Darwinia Apps Guide Part VⅠ: Fee Market Analytics

Understanding Darwinia Fee Market

The calculation of fees for cross-chain messages usually requires the consideration of the token value exchange ratio between the source and target chains on the blockchain, which is what Oracle is used to do. Unlike Oracle, the fee market mechanism does not require the chain to be aware of the token value exchange ratio between the source and target chains in real time, but relies on the relayers‘ quotes to generate the final cross-chain fee.

The relayer is the third off-chain role of the message carrier, responsible for delivering messages between the source and target chains. Before delivering a message, the relayer calculates its own costs and expected profits by combining the transaction fees of the source and target chains and finally submits its own quote to the fee market. When the fee market has received enough quotes, it selects a suitable quote as the cross-chain fee at that moment according to the pre-defined rules.

To see the Fee Market in a clear visual way, Darwinia Apps launched Fee Market Analytics. Let’s see how to use it.

Using Fee Market Analytics in Darwinia Apps

Position of Fee Market in Apps

The entrance of Fee Market Analytics is on the Apps sidebar. You can access the Fee Market Analytics by clicking below 👇🏻

Since the Fee Market is built based on a specific source chain and target chain as the minimum unit, we will first need to switch to the corresponding market to view the data. In Apps, the network option on the sidebar (left side, labeled 2️⃣) is used as the source chain of the Fee Market, and the option on the right side (labeled 3️⃣) is the corresponding target chain.

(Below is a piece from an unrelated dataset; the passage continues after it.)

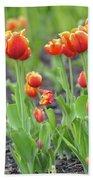 Tulips In The Springtime Beach Towel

Take the following screenshot for instance, we are looking at the Fee Market Data with Crab as the source chain and Darwinia as the target chain. Crab here represents Crab Chain and Crab Smart Chain, Darwinia represents Darwinia Chain and Darwinia Smart Chain.

💡 The statistics on the Fee Market Analytics are calculated based on the specific source network and target network selected.

Overview Page

We can picture the overall development of the Fee Market and the current state through the data presented on the Overview Page.

Statistics

Refer to the above screenshot (card labeled 4️⃣)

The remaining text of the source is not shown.